Spionage der NSA: Firmen auf der Selektorenliste

Die USA haben in der NSA-Spähaffäre auch zahlreiche deutsche Unternehmen ausspioniert. Das erklärt der Sonderermittler der Bundesregierung.

Senatoren befragen den NSA-Chef

NSA-Anhörung im US-Senat. Foto: ap

BERLIN dpa | Der Sonderermittler der Bundesregierung, Kurt Graulich, erhebt nach einem Bericht von Spiegel Online in der Affäre um die NSA-Selektorenliste für den Bundesnachrichtendienst (BND) schwere Vorwürfe gegen die USA. Unter Berufung auf den fast 300 Seiten dicken Abschlussbericht schreibt Spiegel Online am Freitag, die USA hätten mit ihren Spähzielen klar gegen vertragliche Vereinbarungen verstoßen.

Auch deutsche Ziele, die durch das Grundgesetz vor der Ausforschung eigener Nachrichtendienste besonders geschützt seien, seien laut Graulich „in überraschend großer Anzahl“ auf der Wunschliste des US-Geheimdienstes NSA zu finden. Darunter seien auch zahlreiche Wirtschaftsunternehmen aus oder mit Sitz in Deutschland gewesen.

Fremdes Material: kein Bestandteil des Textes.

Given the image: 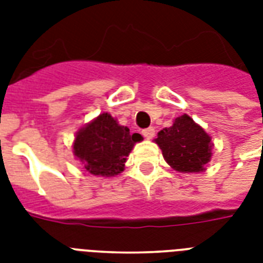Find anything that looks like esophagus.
I'll return each mask as SVG.
<instances>
[{
    "label": "esophagus",
    "instance_id": "34e87169",
    "mask_svg": "<svg viewBox=\"0 0 263 263\" xmlns=\"http://www.w3.org/2000/svg\"><path fill=\"white\" fill-rule=\"evenodd\" d=\"M142 134H143V136L146 139H153V136L156 134V129H154V127H148L146 128V129H143Z\"/></svg>",
    "mask_w": 263,
    "mask_h": 263
}]
</instances>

Grundlage der Untersuchung sei eine Liste von gut 39.000 Suchbegriffen der NSA, die der BND im Zeitraum von 2005 bis März 2015 in einer Ablehnungsliste zusammengefasst habe, weil sie gegen deutsche oder europäische Interessen verstießen. Die große Mehrzahl der Suchbegriffe waren E-Mail-Adressen. Laut dem Bericht seien die meisten dieser Suchbegriffe, oder Selektoren, aussortiert worden, bevor sie in die Überwachungssysteme eingespeist wurden, schreibt Spiegel Online. Teilweise aber seien sie länger als 100 Tage aktiv gewesen.

Fast 70 Prozent der aussortierten Selektoren hätten Regierungsstellen von EU-Ländern betroffen. Bei zwei Dritteln aller 28 EU-Mitgliedsstaaten habe man Treffer gefunden, heiße es in dem Bericht.

„Weder transparent noch für die deutsche Seite steuerbar“

Knapp 16 Prozent der Selektoren hätten aber auch Telekommunikationsteilnehmer in Deutschland betroffen. Sie sind durch das Grundgesetz vor Ausspähung durch eigene Nachrichtendienste geschützt. Die meisten dieser Telefon-, Fax- oder E-Mail-Adressen seien vom BND aber herausgefiltert worden, bevor sie aktiv wurden, hieß es bei Spiegel Online.

Er habe auf informellem Wege versucht, von der NSA eine Erklärung für die offenbar rechtswidrige Selektorenauswahl zu bekommen, schreibe der Sonderermittler. Die Amerikaner aber hätten nicht reagiert. Laut Spiegel Online habe der Gutachter festgestellt, dass die Zusammenarbeit zwischen NSA und BND “weder transparent noch für die deutsche Seite steuerbar“ gewesen sei. Am kommenden Donnerstag wird Graulich vor dem NSA-Untersuchungsausschuss des Bundestags als Sachverständiger auftreten.

Erst im Frühjahr 2015 war bekanntgeworden, dass der BND über seine bayerische Abhörstation Bad Aibling Zigtausende Spionageziele des US-Geheimdienstes NSA steuerte.